> _TEXT_
◇ ◇ ◇ ◇ ◇ ◇ ◇

Updated 12 June 2023

Department for which the accounting officer who made the assessment is responsible:

Department for Business, Energy and Industrial Strategy

Project title:

Social Housing Decarbonisation Fund (SHDF): Demonstrator and Wave 1

Main scheme project stage:

SHDF Programme Business Case approved by Project Investment Committee and HMT Approval (TAP) in March 2021. Updated SHDF Programme Business Case approved in June 2022.

Full Business Case for Demonstrator approved by Project Investment Committee and HMT (TAP) in December 2020.

Full Business Case for Wave 1 approved by Project Investment Committee and HMT Approval (TAP) in January 2022.

Introduction

It is normal practice for Accounting Officers to scrutinise significant policy proposals or plans to start or vary major projects, and then assess whether they measure up to the standards set out in Managing Public Money. From April 2017, the Government has committed to make a summary of the key points from these assessments available to Parliament when an accounting officer has agreed an assessment of projects within the Government’s Major Projects Portfolio.

◇ ◇ ◇ ◇ ◇ ◇ ◇

> _YOUR TASKS_
A. Transcribe the part of the assessment summary between "Social Housing Decarbonisation" and "in January 2022.", inclusive.
B. Pull out every line of the records that contains the string "frame", matching its case exactly.
The assessment summary and the records are unrelated to each other.

◇ ◇ ◇ ◇ ◇ ◇ ◇

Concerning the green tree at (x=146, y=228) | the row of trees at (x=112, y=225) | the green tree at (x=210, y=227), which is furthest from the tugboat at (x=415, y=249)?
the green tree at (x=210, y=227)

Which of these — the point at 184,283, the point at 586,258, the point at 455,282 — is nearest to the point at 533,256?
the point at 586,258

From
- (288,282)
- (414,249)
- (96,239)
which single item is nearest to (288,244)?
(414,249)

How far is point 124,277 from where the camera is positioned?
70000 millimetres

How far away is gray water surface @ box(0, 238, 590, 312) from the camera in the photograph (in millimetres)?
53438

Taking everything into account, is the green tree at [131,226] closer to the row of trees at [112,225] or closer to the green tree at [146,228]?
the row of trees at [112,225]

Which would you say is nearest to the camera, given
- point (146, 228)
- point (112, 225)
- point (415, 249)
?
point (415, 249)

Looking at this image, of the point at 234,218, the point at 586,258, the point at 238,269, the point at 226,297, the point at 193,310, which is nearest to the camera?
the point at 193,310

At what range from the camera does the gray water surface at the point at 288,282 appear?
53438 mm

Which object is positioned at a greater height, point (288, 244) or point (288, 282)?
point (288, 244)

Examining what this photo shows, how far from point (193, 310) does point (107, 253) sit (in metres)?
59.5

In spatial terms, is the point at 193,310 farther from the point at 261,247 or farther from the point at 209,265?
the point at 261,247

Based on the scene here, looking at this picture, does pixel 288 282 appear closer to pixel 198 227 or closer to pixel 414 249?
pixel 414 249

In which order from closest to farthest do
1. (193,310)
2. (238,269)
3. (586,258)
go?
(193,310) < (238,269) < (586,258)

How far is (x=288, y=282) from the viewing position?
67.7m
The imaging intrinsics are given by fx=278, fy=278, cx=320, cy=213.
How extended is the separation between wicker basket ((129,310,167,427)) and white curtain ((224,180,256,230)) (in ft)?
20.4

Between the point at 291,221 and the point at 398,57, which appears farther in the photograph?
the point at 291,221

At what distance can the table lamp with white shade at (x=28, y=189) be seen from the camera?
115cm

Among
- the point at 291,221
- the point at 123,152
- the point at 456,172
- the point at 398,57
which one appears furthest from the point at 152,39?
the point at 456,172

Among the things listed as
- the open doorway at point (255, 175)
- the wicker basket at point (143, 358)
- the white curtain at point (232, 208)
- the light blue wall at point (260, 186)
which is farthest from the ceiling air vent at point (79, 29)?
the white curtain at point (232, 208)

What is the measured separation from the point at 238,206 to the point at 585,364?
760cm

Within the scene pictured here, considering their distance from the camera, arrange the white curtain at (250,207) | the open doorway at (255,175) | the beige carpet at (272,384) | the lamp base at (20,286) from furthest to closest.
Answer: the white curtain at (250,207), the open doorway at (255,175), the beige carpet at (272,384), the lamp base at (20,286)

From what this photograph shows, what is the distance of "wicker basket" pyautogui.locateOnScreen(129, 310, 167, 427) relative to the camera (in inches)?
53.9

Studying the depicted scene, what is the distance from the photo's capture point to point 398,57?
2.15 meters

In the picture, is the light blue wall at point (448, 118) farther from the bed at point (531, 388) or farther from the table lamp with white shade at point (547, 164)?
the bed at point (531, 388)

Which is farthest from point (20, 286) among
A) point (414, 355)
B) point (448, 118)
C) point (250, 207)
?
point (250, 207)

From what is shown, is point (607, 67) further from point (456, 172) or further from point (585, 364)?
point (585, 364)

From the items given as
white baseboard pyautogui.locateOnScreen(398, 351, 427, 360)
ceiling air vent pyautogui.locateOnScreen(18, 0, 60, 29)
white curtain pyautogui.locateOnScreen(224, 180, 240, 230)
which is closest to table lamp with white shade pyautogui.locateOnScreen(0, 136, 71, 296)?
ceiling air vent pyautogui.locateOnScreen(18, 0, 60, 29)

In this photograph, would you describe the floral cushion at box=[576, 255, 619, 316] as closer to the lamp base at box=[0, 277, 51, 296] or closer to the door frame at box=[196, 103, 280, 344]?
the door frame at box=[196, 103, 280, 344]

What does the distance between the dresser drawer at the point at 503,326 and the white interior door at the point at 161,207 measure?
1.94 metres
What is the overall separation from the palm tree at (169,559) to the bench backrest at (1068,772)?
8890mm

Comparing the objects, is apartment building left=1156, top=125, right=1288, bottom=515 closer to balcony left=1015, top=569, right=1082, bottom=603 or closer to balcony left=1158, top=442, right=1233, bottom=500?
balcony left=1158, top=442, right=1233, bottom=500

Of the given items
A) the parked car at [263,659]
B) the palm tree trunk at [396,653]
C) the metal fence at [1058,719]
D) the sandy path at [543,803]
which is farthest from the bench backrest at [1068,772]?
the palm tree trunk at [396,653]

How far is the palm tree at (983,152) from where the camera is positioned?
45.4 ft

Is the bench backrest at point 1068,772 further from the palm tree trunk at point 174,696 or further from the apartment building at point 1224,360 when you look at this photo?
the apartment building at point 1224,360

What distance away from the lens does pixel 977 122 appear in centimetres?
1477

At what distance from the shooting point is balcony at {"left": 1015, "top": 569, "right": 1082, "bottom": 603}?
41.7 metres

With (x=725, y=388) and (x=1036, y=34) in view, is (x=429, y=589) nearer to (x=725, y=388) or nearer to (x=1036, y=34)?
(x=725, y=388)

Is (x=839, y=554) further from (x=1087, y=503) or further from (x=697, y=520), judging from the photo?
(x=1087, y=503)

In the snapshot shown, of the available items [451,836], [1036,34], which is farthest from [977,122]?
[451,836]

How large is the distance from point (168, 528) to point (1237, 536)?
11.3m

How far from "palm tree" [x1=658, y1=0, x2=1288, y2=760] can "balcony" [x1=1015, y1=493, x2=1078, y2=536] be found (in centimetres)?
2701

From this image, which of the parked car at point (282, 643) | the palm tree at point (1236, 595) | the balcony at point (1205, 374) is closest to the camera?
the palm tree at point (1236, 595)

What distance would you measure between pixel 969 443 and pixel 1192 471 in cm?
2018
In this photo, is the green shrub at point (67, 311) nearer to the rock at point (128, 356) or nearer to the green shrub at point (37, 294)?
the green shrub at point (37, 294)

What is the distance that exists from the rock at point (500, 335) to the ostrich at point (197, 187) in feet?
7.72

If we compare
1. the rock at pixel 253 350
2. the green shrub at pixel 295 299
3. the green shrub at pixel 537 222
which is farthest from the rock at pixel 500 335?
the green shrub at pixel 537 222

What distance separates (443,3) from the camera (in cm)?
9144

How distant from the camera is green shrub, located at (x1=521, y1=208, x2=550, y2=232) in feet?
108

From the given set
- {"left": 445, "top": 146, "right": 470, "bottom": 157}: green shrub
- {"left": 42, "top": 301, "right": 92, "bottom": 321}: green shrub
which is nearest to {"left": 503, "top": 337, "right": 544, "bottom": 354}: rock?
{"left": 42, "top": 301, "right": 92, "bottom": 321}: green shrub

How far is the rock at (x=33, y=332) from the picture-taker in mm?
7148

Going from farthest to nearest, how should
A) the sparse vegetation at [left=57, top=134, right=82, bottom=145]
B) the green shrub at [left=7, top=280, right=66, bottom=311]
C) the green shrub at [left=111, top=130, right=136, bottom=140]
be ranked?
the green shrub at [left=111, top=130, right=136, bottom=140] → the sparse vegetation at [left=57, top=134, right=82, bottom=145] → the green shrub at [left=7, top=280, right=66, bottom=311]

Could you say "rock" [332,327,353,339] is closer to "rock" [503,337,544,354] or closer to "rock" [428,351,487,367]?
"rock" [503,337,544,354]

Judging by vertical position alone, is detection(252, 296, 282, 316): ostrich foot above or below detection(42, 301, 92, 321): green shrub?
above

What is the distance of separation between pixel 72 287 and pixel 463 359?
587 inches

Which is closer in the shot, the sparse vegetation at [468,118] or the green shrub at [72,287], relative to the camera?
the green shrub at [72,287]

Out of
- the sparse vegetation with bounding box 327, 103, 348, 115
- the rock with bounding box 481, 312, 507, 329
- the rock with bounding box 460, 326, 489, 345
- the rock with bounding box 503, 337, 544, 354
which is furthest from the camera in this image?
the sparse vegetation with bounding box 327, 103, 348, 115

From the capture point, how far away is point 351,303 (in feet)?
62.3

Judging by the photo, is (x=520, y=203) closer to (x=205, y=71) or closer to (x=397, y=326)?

◇ ◇ ◇ ◇ ◇ ◇ ◇

> _WORKED SOLUTIONS_
A.
Social Housing Decarbonisation Fund (SHDF): Demonstrator and Wave 1

Main scheme project stage:

SHDF Programme Business Case approved by Project Investment Committee and HMT Approval (TAP) in March 2021. Updated SHDF Programme Business Case approved in June 2022.

Full Business Case for Demonstrator approved by Project Investment Committee and HMT (TAP) in December 2020.

Full Business Case for Wave 1 approved by Project Investment Committee and HMT Approval (TAP) in January 2022.

B.
In this photograph, would you describe the floral cushion at box=[576, 255, 619, 316] as closer to the lamp base at box=[0, 277, 51, 296] or closer to the door frame at box=[196, 103, 280, 344]?
the door frame at box=[196, 103, 280, 344]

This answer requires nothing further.